My HTPC is connected through an AVR via the HDMI output from the GeForce GT 240 graphics card. Overnight with the TV turned off, the screen resolution is changing and down grading to 8 bit color causing WMC not fail. When I power up the TV, I get warning window that the resolution is not high enough to support WMC.
I've already followed the thread regarding HDMI handshaking and created the merged driver for the AVR and TV. This latest problem is driving me nuts. Any ideas?
Sounds like you need something like the DVI doctor, which saves the EDID and fools the PC into thinking the TV is on. I'm not sure if anyone makes an HDMI one, but you could do this with an HDMI>DVI adapter.
http://www.monoprice.com/products/product.asp?c_id=101&cp_id=10110&cs_id=1011003&p_id=3048&seq=1&format=2
OK so before you move forward I don't htink you want that DVI model. It looks like the resolution is lower, and according to an article I found on it isn't HDCP compliant.

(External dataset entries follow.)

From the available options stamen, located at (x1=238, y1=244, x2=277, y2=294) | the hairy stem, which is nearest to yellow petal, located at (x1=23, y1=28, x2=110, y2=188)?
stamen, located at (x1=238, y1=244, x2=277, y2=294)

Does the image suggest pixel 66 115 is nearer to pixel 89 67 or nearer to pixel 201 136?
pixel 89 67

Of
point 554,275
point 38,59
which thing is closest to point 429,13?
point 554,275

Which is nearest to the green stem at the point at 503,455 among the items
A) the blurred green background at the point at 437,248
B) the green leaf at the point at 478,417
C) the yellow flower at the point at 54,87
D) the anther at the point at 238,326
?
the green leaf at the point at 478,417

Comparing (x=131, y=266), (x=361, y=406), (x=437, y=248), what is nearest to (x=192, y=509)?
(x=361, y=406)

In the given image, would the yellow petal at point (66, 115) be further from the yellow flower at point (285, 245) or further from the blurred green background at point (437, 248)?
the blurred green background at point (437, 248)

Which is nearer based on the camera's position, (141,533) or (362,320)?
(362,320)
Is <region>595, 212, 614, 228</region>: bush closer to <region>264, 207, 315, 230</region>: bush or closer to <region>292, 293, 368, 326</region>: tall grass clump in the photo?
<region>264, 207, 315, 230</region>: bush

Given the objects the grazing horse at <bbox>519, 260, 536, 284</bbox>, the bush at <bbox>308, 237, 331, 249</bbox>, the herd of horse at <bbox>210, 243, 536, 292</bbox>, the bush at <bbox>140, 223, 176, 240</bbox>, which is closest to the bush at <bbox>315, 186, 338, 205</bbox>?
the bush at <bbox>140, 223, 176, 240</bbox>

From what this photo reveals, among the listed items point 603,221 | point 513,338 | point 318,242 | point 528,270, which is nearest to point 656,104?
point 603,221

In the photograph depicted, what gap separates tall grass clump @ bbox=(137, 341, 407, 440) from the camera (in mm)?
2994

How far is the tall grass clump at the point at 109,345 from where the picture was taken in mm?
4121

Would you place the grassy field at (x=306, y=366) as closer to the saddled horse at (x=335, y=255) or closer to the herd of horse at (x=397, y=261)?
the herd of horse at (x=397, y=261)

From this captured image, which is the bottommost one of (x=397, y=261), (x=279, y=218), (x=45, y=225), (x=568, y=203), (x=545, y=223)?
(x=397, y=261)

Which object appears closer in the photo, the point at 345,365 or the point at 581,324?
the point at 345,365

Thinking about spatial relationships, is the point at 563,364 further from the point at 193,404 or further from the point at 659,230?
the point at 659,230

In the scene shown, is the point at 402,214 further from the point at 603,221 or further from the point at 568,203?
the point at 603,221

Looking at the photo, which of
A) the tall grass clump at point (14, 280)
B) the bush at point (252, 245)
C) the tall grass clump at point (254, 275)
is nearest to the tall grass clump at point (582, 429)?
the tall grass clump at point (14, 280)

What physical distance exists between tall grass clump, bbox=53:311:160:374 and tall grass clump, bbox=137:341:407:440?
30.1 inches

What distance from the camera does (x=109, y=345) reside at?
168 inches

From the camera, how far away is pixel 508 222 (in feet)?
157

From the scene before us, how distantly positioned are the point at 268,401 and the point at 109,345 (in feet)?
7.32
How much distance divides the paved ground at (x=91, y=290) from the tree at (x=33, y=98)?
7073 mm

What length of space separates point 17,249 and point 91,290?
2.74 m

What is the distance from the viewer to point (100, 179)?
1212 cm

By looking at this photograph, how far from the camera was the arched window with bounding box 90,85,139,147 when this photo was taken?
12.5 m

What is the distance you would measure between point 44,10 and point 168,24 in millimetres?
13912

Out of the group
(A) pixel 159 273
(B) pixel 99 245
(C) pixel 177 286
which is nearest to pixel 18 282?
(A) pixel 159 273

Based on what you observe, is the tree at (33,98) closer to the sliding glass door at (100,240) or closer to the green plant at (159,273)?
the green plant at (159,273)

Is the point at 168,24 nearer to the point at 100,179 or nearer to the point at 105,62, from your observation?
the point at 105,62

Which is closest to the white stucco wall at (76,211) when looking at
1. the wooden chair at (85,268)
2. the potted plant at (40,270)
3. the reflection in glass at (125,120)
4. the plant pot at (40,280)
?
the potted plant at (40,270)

http://www.missingremote.com/index.php?option=com_smf&Itemid=198&topic=1105.msg15191
But Amazon has a newer HDMI one that is twice as much but is probably more what you want. you can shop around for best price:
http://www.amazon.com/gp/product/B001RIMZUW/ref=s9_simh_gw_p23_i1?pf_rd_m=ATVPDKIKX0DER&pf_rd_s=center-1&pf_rd_r=1GXJP4SMCWJPGXS2EVDK&pf_rd_t=101&pf_rd_p=51471022&pf_rd_i=507846
You might avoid a lot of problems if you connected your video card directly to your TV and ran S/PDIF to your AVR. Sure, you give up a little convenience, and lose the ability to play audio formats like Dolby TrueHD, but that's mainly an issue if you're also trying to play Blu-Rays on your PC. OTOH, you'd have a simpler system that's more likely to work, as it takes the AVR out of the picture, HDMI audio out of the picture, and so forth. I don't plan on ever trying to run HDMI from computer to AVR until I stop reading that people are having to create merged EDID files, use DVI Detective or Doctor or whatever it's called, are getting "Files needed to display video are not installed" errors from Media Center (which is often an HDMI audio issue), etc. I may give Blu-Ray another try when I read that the player software can switch to 24p automatically, and 24p mode doesn't viciously stutter. I actually have a Blu-Ray drive sitting unused in my computer for the last year in anticipation of that day; I really should've returned it. Meanwhile, I hobble along with my Sony BDP-S350 standalone player, which is ungodly slow to load discs, even with the BD-Live Java nonsense turned off.